Andrew Garfield in “Tick, Tick . . . Boom!

Photograph by Macall Polay / Courtesy Netflix

Permit me to disagree with Brody on this one. As Jonathan Larson, the theatre composer destined to write “Rent,” Garfield is the electric center of Lin-Manuel Miranda’s affectionate movie musical, drawn from a one-man show that Larson wrote about his professional frustrations on the verge of turning thirty. (He died before he reached thirty-six.) Garfield nails the sometimes fortifying, sometimes comical self-absorption of an artist convinced of his own unrecognized genius. And he’s got the theatricality of the flamboyant straight man down pat—every curl on his head seems to have sprung from an overactive brain. His singing voice is a pleasant, potent surprise, especially in the rousing opening number, “30/90,” and he brings a wound-up balletic grace to the musical numbers, perhaps something he learned from scaling buildings as Spider-Man. Also this year, Garfield played Jim Bakker, a very different kind of showboat, in “The Eyes of Tammy Faye.”

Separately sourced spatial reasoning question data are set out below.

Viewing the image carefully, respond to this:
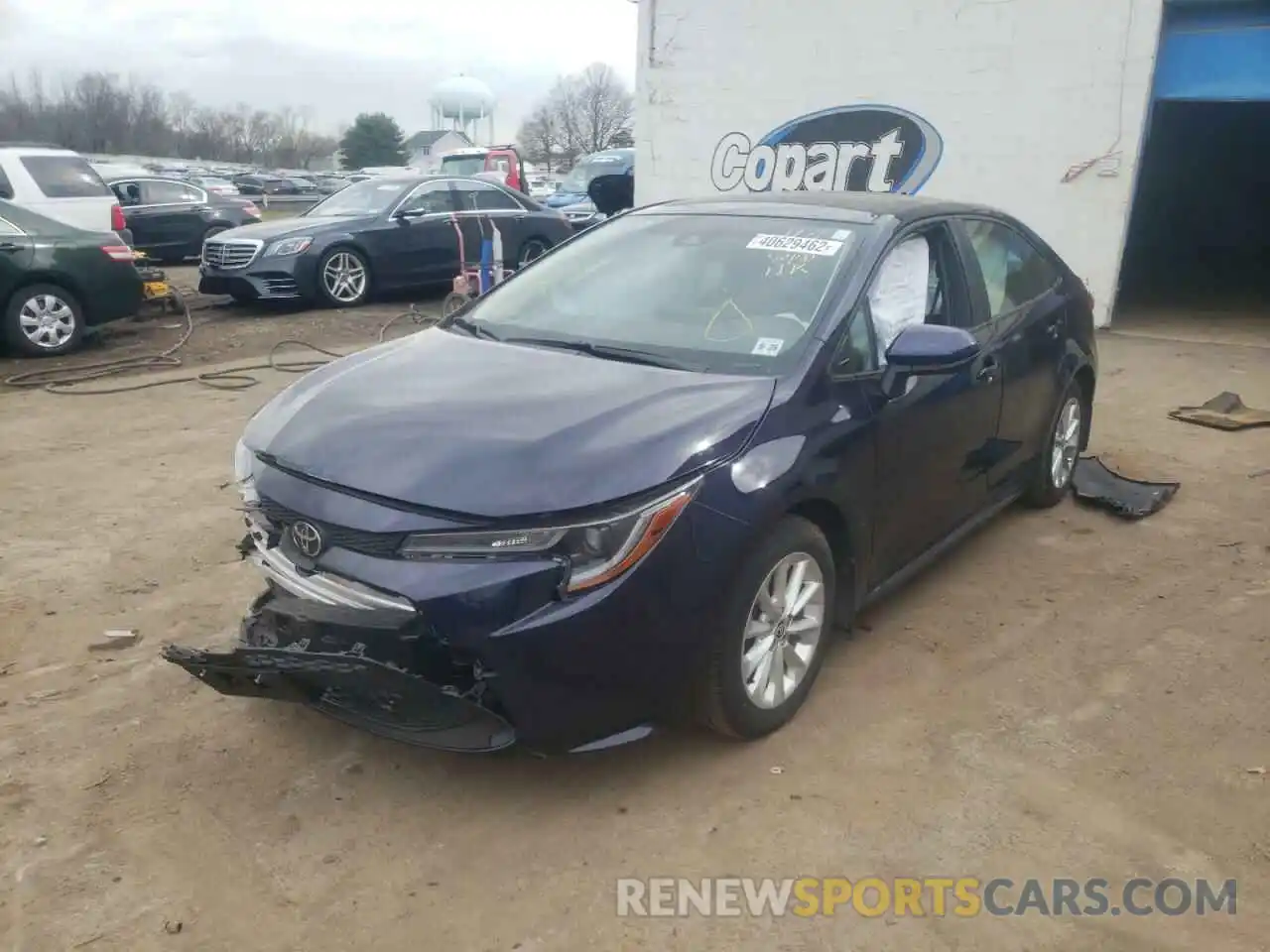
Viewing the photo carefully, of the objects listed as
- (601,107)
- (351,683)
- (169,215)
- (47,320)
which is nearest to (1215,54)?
(351,683)

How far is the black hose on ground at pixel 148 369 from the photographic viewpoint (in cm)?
818

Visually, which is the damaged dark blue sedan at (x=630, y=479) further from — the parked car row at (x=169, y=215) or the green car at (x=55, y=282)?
the parked car row at (x=169, y=215)

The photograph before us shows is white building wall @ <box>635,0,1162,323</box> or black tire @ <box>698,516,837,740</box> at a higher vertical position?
white building wall @ <box>635,0,1162,323</box>

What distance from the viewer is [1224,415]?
7215 mm

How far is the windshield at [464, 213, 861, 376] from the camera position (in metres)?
3.51

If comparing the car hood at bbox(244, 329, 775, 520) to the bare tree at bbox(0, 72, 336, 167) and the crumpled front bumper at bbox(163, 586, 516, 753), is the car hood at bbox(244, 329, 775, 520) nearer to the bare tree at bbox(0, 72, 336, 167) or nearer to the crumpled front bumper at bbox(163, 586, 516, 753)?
the crumpled front bumper at bbox(163, 586, 516, 753)

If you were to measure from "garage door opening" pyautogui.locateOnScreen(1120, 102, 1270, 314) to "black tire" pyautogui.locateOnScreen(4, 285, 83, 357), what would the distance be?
37.3 ft

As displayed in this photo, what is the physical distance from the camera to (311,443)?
120 inches

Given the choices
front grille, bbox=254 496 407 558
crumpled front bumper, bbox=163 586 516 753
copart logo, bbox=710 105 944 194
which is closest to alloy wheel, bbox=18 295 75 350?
crumpled front bumper, bbox=163 586 516 753

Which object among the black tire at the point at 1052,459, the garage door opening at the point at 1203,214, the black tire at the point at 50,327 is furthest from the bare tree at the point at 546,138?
the black tire at the point at 1052,459

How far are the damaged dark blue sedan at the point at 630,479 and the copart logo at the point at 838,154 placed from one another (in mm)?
8401

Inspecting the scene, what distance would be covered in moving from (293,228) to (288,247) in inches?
12.2

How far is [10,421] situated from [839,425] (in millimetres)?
6098

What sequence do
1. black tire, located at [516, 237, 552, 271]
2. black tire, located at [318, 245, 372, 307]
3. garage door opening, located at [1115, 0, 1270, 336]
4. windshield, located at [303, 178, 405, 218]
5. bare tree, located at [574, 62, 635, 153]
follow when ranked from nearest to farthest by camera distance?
garage door opening, located at [1115, 0, 1270, 336] < black tire, located at [318, 245, 372, 307] < windshield, located at [303, 178, 405, 218] < black tire, located at [516, 237, 552, 271] < bare tree, located at [574, 62, 635, 153]
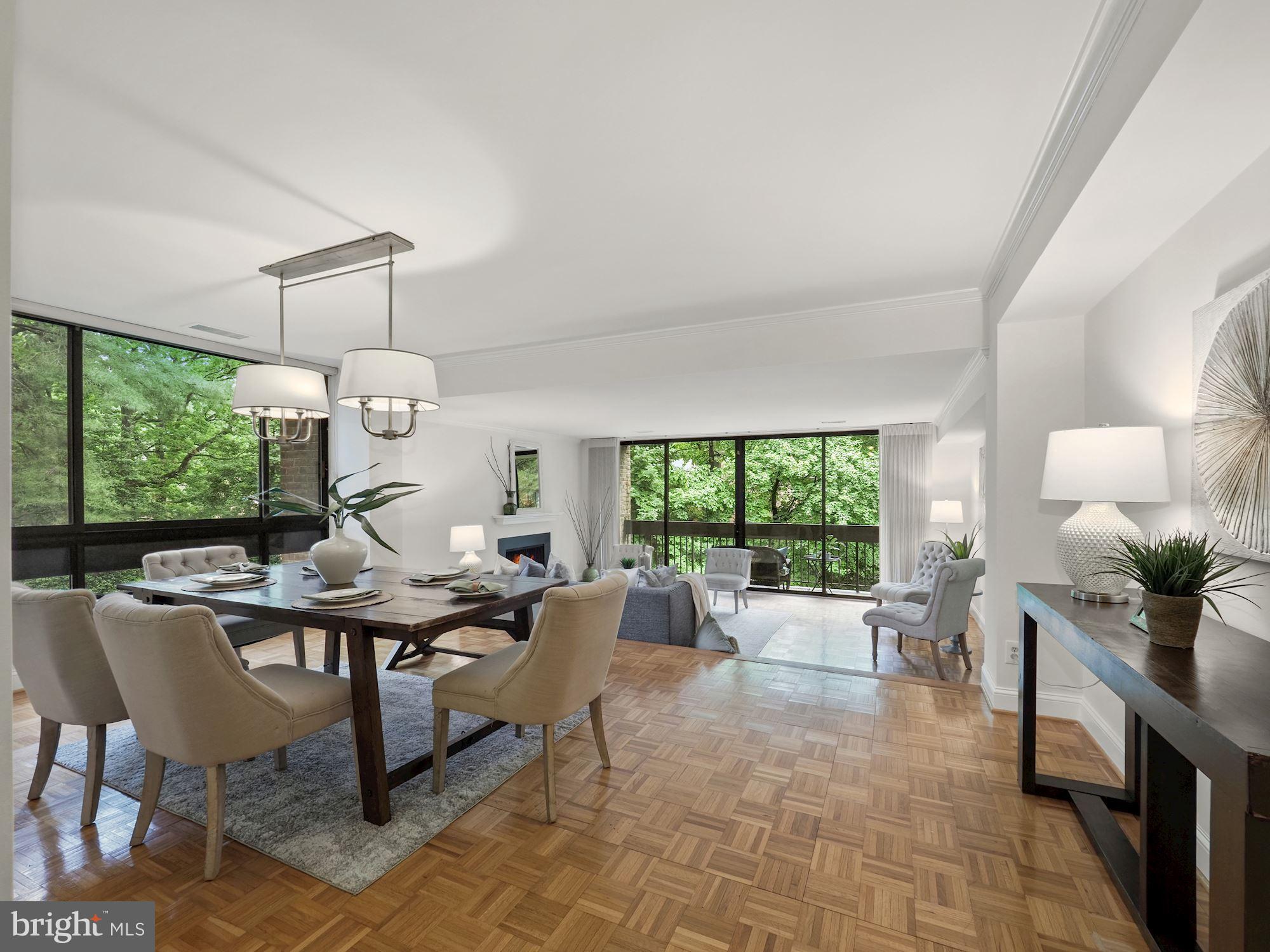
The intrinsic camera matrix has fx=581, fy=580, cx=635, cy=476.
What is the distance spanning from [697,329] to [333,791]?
3187mm

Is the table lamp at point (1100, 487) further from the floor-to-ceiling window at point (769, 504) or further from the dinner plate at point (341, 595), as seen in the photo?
the floor-to-ceiling window at point (769, 504)

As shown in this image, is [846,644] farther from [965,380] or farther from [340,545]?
[340,545]

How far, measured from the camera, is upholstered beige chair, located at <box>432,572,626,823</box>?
2039 mm

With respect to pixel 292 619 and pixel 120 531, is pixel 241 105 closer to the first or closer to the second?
pixel 292 619

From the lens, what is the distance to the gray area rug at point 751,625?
5.58 meters

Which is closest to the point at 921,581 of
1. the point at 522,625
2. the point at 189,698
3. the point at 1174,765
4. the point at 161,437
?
the point at 522,625

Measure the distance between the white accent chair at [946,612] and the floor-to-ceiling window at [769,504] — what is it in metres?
3.39

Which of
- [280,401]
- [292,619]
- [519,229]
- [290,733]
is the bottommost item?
[290,733]

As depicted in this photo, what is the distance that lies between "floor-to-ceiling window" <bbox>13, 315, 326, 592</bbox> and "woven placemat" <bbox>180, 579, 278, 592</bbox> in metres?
1.61

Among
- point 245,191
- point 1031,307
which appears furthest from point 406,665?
point 1031,307

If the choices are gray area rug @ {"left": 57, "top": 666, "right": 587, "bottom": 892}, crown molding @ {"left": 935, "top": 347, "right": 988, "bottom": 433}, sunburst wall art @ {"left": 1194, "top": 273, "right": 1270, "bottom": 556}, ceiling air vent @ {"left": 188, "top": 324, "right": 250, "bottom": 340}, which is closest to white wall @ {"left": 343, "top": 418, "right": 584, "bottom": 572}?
ceiling air vent @ {"left": 188, "top": 324, "right": 250, "bottom": 340}

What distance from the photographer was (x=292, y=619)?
2.23m

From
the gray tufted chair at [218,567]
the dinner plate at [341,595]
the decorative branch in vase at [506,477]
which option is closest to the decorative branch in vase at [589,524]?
the decorative branch in vase at [506,477]

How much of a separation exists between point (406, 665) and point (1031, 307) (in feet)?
13.7
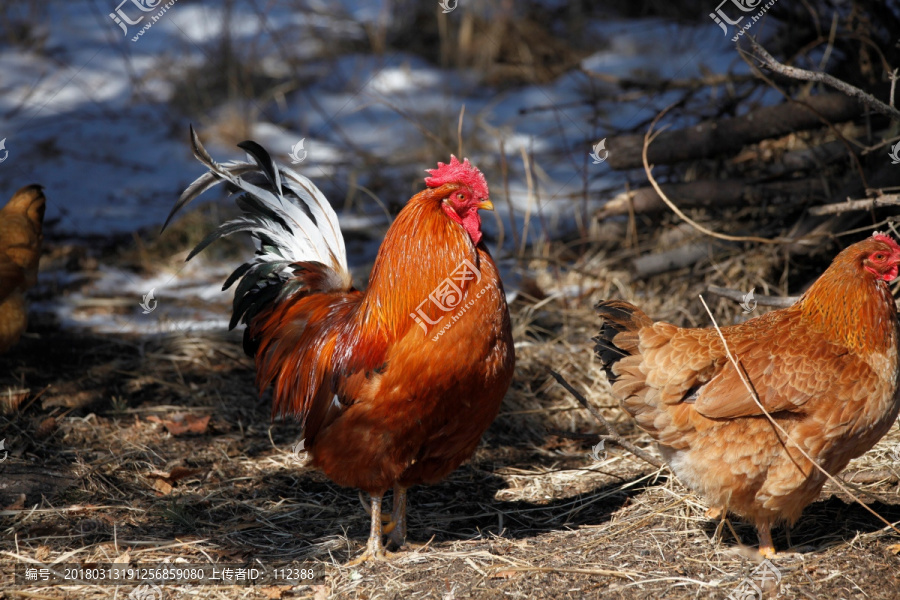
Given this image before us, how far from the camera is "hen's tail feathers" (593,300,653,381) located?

Deirdre O’Connell in “Dana H.

Photograph by Chad Batka

Broadway’s grand reopening was less splashy than tentative, thanks to the Delta variant and the punishing economics of a theatre industry short on tourists. But there was one thing almost universally agreed on: Deirdre O’Connell’s astounding turn in Lucas Hnath’s documentary drama. It was even more astounding considering that O’Connell didn’t speak a word and barely moved. Rather, she sat in a chair and lip-synched to audio excerpts from interviews conducted with Hnath’s mother, Dana, who recounted a horrifying experience under the months-long captivity of a man she knew in Florida. Nevertheless, O’Connell, a theatre stalwart whose many credits include Annie Baker’s “Circle Mirror Transformation,” made the character come alive at the Lyceum, using little more than her face. The production, a risky bet for Broadway, announced an early end to its run, but then added back extra weeks owing to sudden demand. And if you missed it, well, that’s live theatre. It comes and it goes. But, thank God, it’s back.